> Prompt: Quote the records verbatim, from the line containing "What is the physical" through the last line of the records.

> Records for the task:
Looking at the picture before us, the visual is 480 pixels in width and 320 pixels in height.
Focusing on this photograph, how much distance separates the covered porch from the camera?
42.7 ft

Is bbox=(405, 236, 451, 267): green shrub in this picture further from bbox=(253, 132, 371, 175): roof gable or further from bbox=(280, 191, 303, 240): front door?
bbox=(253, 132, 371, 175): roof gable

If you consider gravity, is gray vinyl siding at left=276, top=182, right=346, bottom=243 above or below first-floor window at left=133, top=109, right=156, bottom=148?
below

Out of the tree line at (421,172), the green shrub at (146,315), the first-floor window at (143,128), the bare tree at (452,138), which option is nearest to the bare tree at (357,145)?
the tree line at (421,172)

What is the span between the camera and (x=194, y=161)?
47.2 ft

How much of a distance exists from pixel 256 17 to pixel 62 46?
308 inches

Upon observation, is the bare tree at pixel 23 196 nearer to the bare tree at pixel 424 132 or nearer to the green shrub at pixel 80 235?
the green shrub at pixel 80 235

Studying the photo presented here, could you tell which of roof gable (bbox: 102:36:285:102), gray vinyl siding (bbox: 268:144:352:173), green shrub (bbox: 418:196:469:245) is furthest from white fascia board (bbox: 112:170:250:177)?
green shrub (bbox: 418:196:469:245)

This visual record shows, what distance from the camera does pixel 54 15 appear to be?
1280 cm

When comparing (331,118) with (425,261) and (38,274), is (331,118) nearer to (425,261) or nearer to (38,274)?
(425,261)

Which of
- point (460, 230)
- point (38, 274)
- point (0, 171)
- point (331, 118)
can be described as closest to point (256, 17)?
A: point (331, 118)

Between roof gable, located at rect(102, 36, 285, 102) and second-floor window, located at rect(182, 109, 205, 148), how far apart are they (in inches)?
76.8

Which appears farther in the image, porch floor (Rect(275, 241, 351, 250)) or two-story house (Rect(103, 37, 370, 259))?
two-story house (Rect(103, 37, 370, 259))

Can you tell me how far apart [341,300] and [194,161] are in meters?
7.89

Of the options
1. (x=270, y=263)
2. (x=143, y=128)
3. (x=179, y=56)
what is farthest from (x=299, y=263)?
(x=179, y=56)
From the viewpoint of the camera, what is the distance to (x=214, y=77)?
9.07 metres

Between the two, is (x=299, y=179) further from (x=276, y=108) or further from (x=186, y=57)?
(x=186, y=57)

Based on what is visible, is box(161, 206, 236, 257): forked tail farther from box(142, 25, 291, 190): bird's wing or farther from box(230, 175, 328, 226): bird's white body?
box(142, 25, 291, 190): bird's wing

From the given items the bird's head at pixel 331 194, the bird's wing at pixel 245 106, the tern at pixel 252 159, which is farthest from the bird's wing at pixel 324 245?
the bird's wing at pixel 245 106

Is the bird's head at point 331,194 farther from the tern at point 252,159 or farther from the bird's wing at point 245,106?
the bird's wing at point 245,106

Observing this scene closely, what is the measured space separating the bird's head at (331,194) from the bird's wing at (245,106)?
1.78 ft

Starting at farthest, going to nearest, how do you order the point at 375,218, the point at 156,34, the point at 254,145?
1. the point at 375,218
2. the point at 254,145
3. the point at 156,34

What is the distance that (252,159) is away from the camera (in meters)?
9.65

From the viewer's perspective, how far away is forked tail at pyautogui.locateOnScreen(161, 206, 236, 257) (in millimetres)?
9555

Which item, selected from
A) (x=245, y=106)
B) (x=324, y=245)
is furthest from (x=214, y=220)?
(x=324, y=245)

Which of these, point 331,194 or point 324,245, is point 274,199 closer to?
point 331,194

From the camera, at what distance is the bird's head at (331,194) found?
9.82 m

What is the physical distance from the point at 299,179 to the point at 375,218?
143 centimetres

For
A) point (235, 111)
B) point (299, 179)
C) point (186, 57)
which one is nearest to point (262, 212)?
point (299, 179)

> Output:
What is the physical distance from the point at 299,179 to the point at 375,218?
143 centimetres

For
A) point (235, 111)
B) point (299, 179)
C) point (186, 57)
which one is nearest to point (262, 212)?
point (299, 179)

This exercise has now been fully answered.